Wednesday, April 02, 2008


I was delighted by this study of the baseball manager statistics rendered as faces in yesterday's Science Times. It's a demented project:
While reams of categorical data can be imposing and hard to parse, translating the differences among them into facial characteristics can communicate distinctions with striking clarity. By turning rates of bunting, stealing and pinch-hitting into hair sizes, nose shapes and smile widths, Dr. Wang used a kind of statistical Mr. Potato Head to portray the spectrum of managerial characteristics in a way that intrigued even the skippers themselves.

The picture of Tony La Russa is particularly striking. Terry Francona looks very much like the league average. The article notes that you can see resemblances between managers and their proteges; hence Willie Randolph resembles Joe Torre to some extent. What I want to see is a comparison of how those faces change from season to season: Willie Randolph's wide smile was certainly a function of Jose Reyes' stolen base attempts last year (and thus it appears frozen in time even after the September collapse). How much do these habits being measured change over time given who's playing and who's having a good year? In that way, some of the resemblances between proteges might not be as striking in some years. Anyway, it's a charming project.

I also had a good time reading the alternative history of baseball article from Sunday's paper in which two statisticians modeled 10,000 ways that the seasons could have turned out differently to see where Joe DiMaggio's 56-game hitting streak fit in:
In a fit of scientific skepticism, we decided to calculate how unlikely Joltin’ Joe’s achievement really was. Using a comprehensive collection of baseball statistics from 1871 to 2005, we simulated the entire history of baseball 10,000 times in a computer.

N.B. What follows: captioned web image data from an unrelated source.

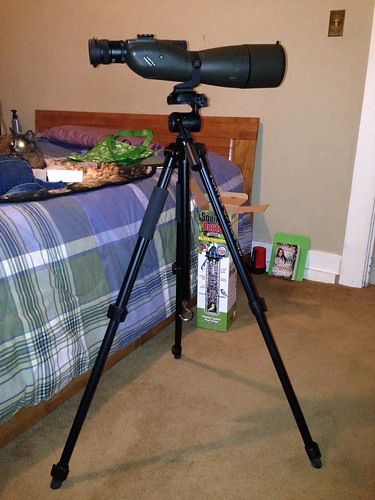 New-to-me spotting scope!  Vortex Viper HD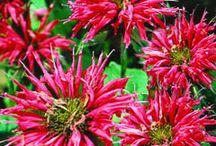Flowers I love in my Garden / by Kim Steeves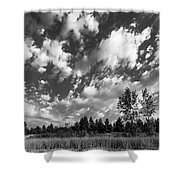 Good Harbor Shoreline Black And White Shower Curtain
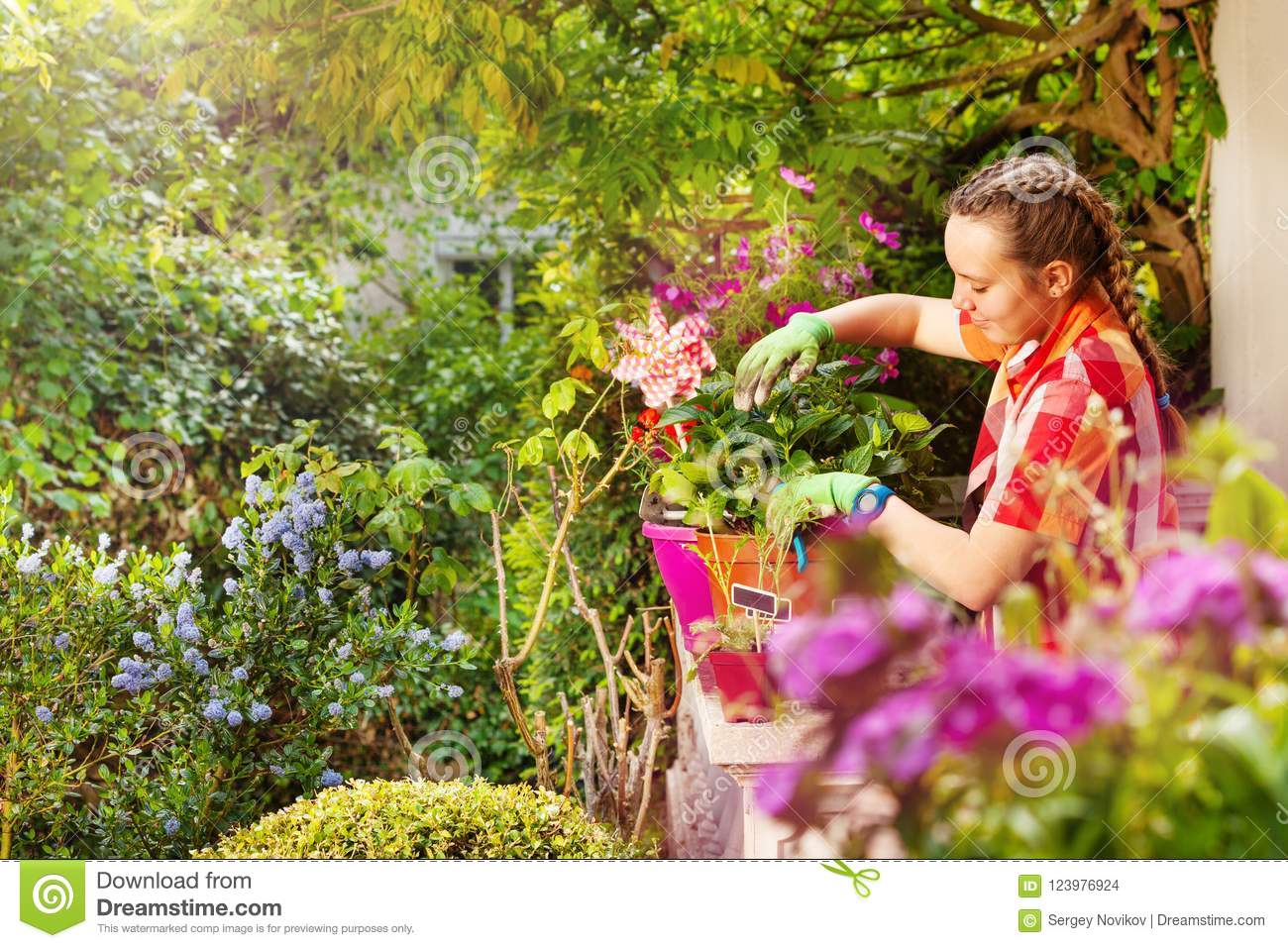 Beautiful Girl Pruning Potted Flowers On Balcony Stock Photo Image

In essence, we programmed the computer to construct an enormous set of parallel baseball universes, all with the same players but subject to the vagaries of chance in each one.

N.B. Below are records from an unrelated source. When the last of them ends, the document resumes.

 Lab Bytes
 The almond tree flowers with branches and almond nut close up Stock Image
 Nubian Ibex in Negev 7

Here’s how it works. Think of baseball players’ performances at bat as being like coin tosses. Hitting streaks are like runs of many heads in a row. Suppose a hypothetical player named Joe Coin had a 50-50 chance of getting at least one hit per game, and suppose that he played 154 games during the 1941 season. We could learn something about Coin’s chances of having a 56-game hitting streak in 1941 by flipping a real coin 154 times, recording the series of heads and tails, and observing what his longest streak of heads happened to be.

Our simulations did something very much like this, except instead of a coin, we used random numbers generated by a computer. Also, instead of assuming that a player has a 50 percent chance of hitting successfully in each game, we used baseball statistics to calculate each player’s odds, as determined by his actual batting performance in a given year.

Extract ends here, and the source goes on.